Horatio had gone with Hamlet to his apartment, where Hamlet read the letters that had arrived for him in his absence. He thrust the last one aside. ‘So much for these, ’ he said. ‘Now I’ll tell you about Rosencrantz and Guildenstern. Do you remember the situation regarding them?’
‘Of course, my lord, ’ said Horatio.
‘Well, sir, one night on board ship, I couldn’t sleep for the turmoil in my heart. I lay more restlessly than if I had been a mutineer imprisoned in the galley. Sometimes we do something instinctively and it turns out to be the right thing. That teaches us that whatever we may do it’s God who shapes our fate.’
‘Well that’s true, ’ said Horatio.
‘I put my heavy coat on and crept out of my cabin. I groped about in the dark and found my escorts. I stole their documents and went back to my cabin where, ignoring good manners, I unsealed the royal commission. Oh, royal knavery, Horatio! It was larded with pleasantries about the respective healths of Denmark and England, and then, can you believe it! Lies about me and a request to chop my head off immediately, without even stopping to sharpen the axe!’
‘No!’ said Horatio. ‘I can’t believe that!’
‘Here it is, ’ said Hamlet. ‘Read it yourself. But do you want to know what I did next?’
‘Go on.’
‘They had cornered me – started the play before I had a chance to make a prologue. I sat down and wrote a new commission, in the official and elegant way.’ Hamlet laughed loudly. ‘I used to mock the style that statesmen use and worked hard to avoid using it myself. But, sir, my skill did me good service this time. Do you want to know what I wrote?’
‘Yes, my good lord.’
‘An earnest plea from the king. In as much as England was his faithful tributary: as love between them might flourish like a palm: as peace should wear her garland of wheat and link them in friendship – and many other as of great importance – that on reading and absorbing the contents he should put the bearers to sudden death without the advantage of confession.’
‘But how did you seal it?’
‘Even that was helped by heaven. I had my father’s signet ring in my luggage, which is the model for the Danish seal. I folded the writ up the same as the original, signed it, stamped it, and put it back in their luggage. They had no idea. The next day there was the sea-fight and you know the rest.’

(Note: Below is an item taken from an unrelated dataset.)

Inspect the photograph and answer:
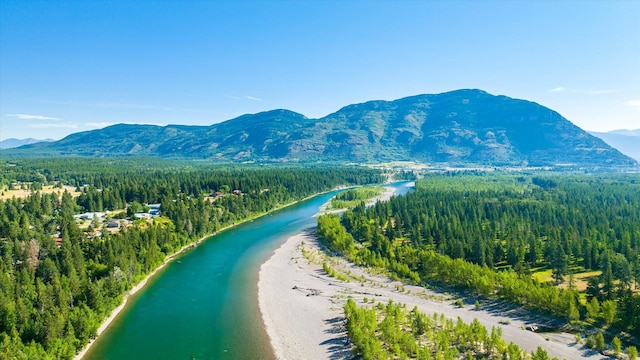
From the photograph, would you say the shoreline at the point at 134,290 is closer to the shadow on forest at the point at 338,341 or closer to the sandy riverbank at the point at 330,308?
the sandy riverbank at the point at 330,308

Horatio nodded gravely. ‘So Rosencrantz and Guildenstern are for it.’
Hamlet could see that his friend disapproved. ‘Why man, ’ he said. ‘They loved this work. I don’t feel guilty about it. Their downfall is the direct result of their ambition. It’s dangerous for common people to get mixed up with the affairs of the powerful.’
‘What a king this is!’ said Horatio.
‘Don’t you agree that it’s up to me now? He killed my king and turned my mother into a whore, frustrated my hopes of succession and plotted to kill me. And with such cunning! Isn’t it perfectly in order to kill him with this arm? And wouldn’t it be a sin to let this cancer go deeper?’
‘It can’t be long before he hears about the business in England.’
‘It won’t be, ’ said Hamlet. ‘The interim is mine, though. A man’s life can be ended in the time it takes to say ‘one’. But I’m very sorry, good Horatio, that I forgot myself with Laertes. I identify with him. I’ll try and get back into his good books. Unfortunately, his display of grief enraged me.’
An attendant entered the room and told them that a messenger had come from the king. When the messenger came in Horatio could hardly contain his amusement. Of all the ostentatious and colourful courtiers there were, this one was spectacular. Hamlet knew Osric. He sat back and enjoyed Horatio’s amusement.
‘What’s this?’ said Horatio.
Osric swept his feathered hat off and bowed elaborately ‘Your lordship is right welcome back to Denmark, ’ he lisped.
Hamlet got up and imitated the bow. ‘I humbly thank you, sir, ’ he said, and then to Horatio, ‘Do you know this water-fly?’
‘No, my good lord.’
‘You’re lucky then, because it’s a vice to know him. He owns a lot of land – fertile too. If a beast is a lord of beasts his trough will stand beside the kings’ table. He’s a jackdaw but, as I say, he owns a lot of land.’
Osric was still bowing. ‘Sweet lord, ’ he said. ‘If your lordship is at leisure I would impart something to you from his majesty.’
‘I will hear it, sir, most diligently. Put your bonnet to its proper use: it’s for the head.’